HUTAN suaka dan padang penggembalaan Baluran di Situbondo, Jawa Timur, luasnya sekitar 25.000 hektar. Di sini hidup sejumlah binatang buas, seperti banteng, harimau, kerbau hutan, ajak, dan babi hutan. Ada juga merak, rusa, kancil, dan kera.
Pada musim kemarau, saat air di dalam hutan mengering, mereka akan keluar dari sarangnya menuju empat kubangan di padang penggembalaan. Biasanya dua jam sebelum matahari terbit dan satu jam sebelum matahari terbenam, para binatang minum di kubangan.
Untuk melihat tingkah polah binatang-binatang itu, tersedia menara setinggi 12 meter. Apabila menggunakan mobil, pengunjung bisa sampai ke tengah padang penggembalaan asal tidak mengeluarkan anggota badan.
ADVERTISEMENT
SCROLL TO RESUME CONTENT
Berita tersebut dimuat Kompas yang terbit pada 13 Oktober 1973 atau tepat 44 tahun lalu.

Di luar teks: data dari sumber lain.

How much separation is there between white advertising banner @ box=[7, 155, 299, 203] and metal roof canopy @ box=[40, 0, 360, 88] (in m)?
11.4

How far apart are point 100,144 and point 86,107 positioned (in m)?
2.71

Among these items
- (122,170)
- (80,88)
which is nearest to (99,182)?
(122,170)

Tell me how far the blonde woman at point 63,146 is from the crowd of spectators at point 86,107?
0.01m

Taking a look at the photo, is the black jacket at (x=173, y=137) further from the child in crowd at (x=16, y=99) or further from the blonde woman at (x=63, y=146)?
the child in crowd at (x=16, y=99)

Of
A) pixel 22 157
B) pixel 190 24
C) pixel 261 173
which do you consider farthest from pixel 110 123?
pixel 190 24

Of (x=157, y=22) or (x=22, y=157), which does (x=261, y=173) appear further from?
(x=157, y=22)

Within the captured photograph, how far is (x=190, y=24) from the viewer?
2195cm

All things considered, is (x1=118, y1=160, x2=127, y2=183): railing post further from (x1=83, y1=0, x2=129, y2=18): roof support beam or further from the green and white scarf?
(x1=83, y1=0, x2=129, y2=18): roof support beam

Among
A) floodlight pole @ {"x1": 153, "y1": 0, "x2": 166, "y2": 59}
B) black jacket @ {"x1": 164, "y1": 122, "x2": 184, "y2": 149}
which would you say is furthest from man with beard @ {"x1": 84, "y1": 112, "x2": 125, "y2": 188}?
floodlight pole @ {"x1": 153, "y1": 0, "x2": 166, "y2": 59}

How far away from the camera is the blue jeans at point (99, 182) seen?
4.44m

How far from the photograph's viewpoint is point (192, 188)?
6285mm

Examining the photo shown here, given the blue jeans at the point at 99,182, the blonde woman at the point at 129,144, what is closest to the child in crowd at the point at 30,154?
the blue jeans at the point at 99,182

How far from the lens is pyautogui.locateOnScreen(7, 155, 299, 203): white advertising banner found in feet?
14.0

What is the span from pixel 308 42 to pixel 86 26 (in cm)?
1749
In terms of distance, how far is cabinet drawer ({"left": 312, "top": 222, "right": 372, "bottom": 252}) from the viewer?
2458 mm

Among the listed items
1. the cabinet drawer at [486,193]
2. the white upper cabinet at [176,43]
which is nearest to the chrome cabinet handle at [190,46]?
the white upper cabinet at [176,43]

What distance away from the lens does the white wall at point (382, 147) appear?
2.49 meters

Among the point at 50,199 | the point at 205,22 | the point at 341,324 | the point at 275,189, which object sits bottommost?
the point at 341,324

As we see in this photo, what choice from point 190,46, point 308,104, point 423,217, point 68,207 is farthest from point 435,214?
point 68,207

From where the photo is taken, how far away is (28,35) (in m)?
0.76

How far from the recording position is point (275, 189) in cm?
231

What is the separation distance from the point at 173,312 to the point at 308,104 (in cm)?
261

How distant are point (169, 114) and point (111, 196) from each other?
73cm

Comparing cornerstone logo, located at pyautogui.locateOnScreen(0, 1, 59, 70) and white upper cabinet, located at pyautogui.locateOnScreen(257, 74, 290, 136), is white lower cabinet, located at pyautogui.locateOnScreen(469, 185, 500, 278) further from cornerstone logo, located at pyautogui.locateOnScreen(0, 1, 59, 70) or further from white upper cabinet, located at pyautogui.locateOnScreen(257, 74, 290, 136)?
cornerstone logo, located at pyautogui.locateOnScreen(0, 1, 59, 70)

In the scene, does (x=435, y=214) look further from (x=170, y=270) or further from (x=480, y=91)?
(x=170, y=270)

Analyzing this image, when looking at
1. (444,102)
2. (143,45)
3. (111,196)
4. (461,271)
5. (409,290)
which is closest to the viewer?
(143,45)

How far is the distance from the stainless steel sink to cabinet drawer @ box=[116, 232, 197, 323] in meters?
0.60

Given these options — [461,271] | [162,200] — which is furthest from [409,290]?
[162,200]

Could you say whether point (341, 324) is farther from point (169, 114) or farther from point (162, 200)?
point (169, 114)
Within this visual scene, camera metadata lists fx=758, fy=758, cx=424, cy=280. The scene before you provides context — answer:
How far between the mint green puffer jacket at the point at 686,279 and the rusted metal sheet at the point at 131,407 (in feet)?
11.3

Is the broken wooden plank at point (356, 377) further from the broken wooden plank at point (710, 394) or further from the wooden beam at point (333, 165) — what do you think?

Tahun 1960-an, hutan suaka itu disebut Margasatwa Baluran karena orang dengan mudah mencapai lokasinya yang hanya berjarak sekitar 15 kilometer dari jalan raya. Kompas, 1 April 1969, mencatat, hutan di ujung Jawa Timur (Jatim) itu tak hanya kaya akan beragam jenis satwa liar dan burung, tetapi pemandangan alamnya pun indah. Sabana dan tetumbuhannya berlatar Gunung Baluran setinggi 1.274 meter serta dibatasi pantai di sebelah timur dan utaranya.
Di sini hidup antara lain banteng jawa (Bos javanicus), kerbau liar (Bubalus bubalis), babi hutan (Sus sp), kijang (Muntiacus muntjac), rusa (Cervus timorensis russa), macan tutul (Panthera pardus melas), dan kancil (Tragulus javanicus pelandoc). Ada pula lutung (Presbytis cristata), merak (Pavo muticus), ayam hutan (Gallus sp), kucing hutan (Felis bengalensis), monyet ekor panjang (Macaca fascicularis), juga sekitar 147 jenis burung (Kompas, 18 Juni 2013 dan 25 Juli 1993).
Sayang, perburuan liar membuat jumlah banteng menurun. Sampai sekitar awal 1970-an, jumlah banteng di hutan itu diperkirakan ribuan, tetapi pada 1973 yang terhitung tinggal 525 ekor. Untuk mengatasinya, hutan suaka Baluran sampai dijaga pasukan gabungan polisi, KKO, dan Angkatan Darat.
Keberadaan cagar alam Baluran juga digerogoti dengan maraknya penebangan pohon-pohonnya untuk diganti pohon turi sebagai bahan baku pabrik kertas di Banyuwangi (Kompas, 23 Juli 1976). Kegiatan tersebut membuat kehidupan satwa pun terganggu.
Pohon sudah ditebang di areal seluas sekitar 250 hektar, sumber air pun berkurang. Satwa liar penghuni aslinya harus mengalah karena tak mampu menyuarakan protes. Untuk minum saja, satwa liar di Taman Nasional (TN) Baluran harus berjalan sekitar 15 km ke arah selatan Gunung Bekol dan Gunung Montor.
Seiring berjalannya waktu, TN Baluran dan satwa di dalamnya semakin merana, terutama banteng yang menjadi salah satu hewan khas di sini. Kerbau liar justru menguasai padang sabana, banteng yang gagah, besar, dan gempal pun tak sanggup bersaing untuk mendapatkan pangan (Kompas, 19 November 1981).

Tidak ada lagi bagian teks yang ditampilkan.